While figures like Blair are talking up AI, the AI companies themselves are experiencing something of a meltdown. Until recently, they charged businesses a subscription fee; something they struggled to make money from, because AI models cost so much to run. Now they’ve switched to capping how much customers can use, and as a result businesses have started to ask themselves:

  1. Can we afford this?
  2. Are we getting any sort of return on investment?

As AI critic Ed Zitron has reported, the answer to question 1 is increasingly ‘no‘: the answer to question 2 is usually ‘we’re not even sure how to measure it‘:

The problems don’t end there either:

NEW: AI consultant reveals a client accidentally spent $500,000,000.00 in a single month after failing to set employee limits on Claude usage.

— Polymarket (@Polymarket) May 28, 2026

Starbucks just retired its AI inventory tool across North America. It was miscounting and mislabeling store items.

This is the second major AI failure at scale from a Fortune 100 company in 2026.

The pattern. Starbucks spent reportedly $80-120M building “Deep Brew,” its AI… https://t.co/8iJVDn0dGW

— Armaan Sidhu (@realarmaansidhu) May 25, 2026

89% of leaders say AI has not improved their company’s labor productivity, despite widespread adoption, per Gallup.

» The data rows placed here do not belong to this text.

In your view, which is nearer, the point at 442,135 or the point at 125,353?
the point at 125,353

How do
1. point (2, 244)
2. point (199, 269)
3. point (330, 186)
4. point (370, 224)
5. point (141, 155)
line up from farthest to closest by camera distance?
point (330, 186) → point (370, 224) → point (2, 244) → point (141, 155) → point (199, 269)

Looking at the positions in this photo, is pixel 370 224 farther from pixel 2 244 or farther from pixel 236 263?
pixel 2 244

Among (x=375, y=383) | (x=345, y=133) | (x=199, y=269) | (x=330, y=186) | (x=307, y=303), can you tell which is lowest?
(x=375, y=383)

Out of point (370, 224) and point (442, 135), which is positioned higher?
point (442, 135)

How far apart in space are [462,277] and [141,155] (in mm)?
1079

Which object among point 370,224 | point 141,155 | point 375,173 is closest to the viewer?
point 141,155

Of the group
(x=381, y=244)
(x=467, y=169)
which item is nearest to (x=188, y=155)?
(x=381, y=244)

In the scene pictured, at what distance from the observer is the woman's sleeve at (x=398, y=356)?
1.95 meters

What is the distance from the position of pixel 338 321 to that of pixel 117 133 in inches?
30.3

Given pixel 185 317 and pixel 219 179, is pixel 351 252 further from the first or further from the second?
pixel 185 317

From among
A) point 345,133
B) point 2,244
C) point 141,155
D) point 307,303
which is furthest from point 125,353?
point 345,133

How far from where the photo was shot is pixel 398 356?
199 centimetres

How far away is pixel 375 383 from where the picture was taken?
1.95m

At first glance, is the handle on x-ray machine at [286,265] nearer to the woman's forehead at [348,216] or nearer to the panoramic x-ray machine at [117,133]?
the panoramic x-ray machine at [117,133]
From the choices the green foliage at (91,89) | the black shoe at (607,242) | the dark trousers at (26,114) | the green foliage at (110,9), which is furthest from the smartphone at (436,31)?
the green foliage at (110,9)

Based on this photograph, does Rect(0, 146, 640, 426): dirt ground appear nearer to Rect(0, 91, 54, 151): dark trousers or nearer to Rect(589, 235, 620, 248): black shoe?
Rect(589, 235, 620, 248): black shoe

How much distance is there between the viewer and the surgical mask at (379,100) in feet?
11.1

— unusual_whales (@unusual_whales) May 19, 2026

Uber handed its 5,000 engineers an AI coding assistant in December. By April, the company had blown through its entire AI budget for all of 2026, with two thirds of the year still to go.

Cheap, basic AI has gotten almost free over the past few years. But almost no company builds… https://t.co/rTlWgZECa7

— Anish Moonka (@anishmoonka) May 24, 2026

Two economists just published a mathematical proof that AI will destroy the economy.

Not might. Not could. Will — if nothing changes.

The paper is called “The AI Layoff Trap.” Published March 2, 2026. Wharton School, University of Pennsylvania. Boston University. Peer reviewed.… pic.twitter.com/Kh9IVdhG4w

— Jack (@jackcoder0) May 30, 2026

Despite all this, the establishment continues to tell us that AI is inevitable. And while some future technology may one day make that statement true, the signs aren’t good for the generative AI that’s currently being sold to us.

At max projection is 2 bn annual profit. A valuation that’s 500x that? I think AI is just a money laundering scheme. https://t.co/kbW5PFNCZR

— Ganeshan (@ganeshan_iyer) May 29, 2026

Popular support

To be entirely clear on the North Sea situation, many Britons think we should open new oil and gas developments:

Britons tend to favour allowing new oil and gas developments to be opened in the North Sea, amid reports that some cabinet ministers agree with Tony Blair’s view that the UK should extract all oil and gas from the North Sea

New developments should be opened: 46%
Only existing… pic.twitter.com/zxuS81x07w

— YouGov (@YouGov) May 29, 2026

We could really do with a follow-up question here, though, as we doubt people will feel the same once you explain: ‘this plan won’t bring your bills down even slightly‘.

To be entirely fair to Wes Streeting, he is at least admitting now that more drilling won’t benefit ordinary people. To be less fair to him, it’s time to make like a North Sea rig and get in the f*cking sea.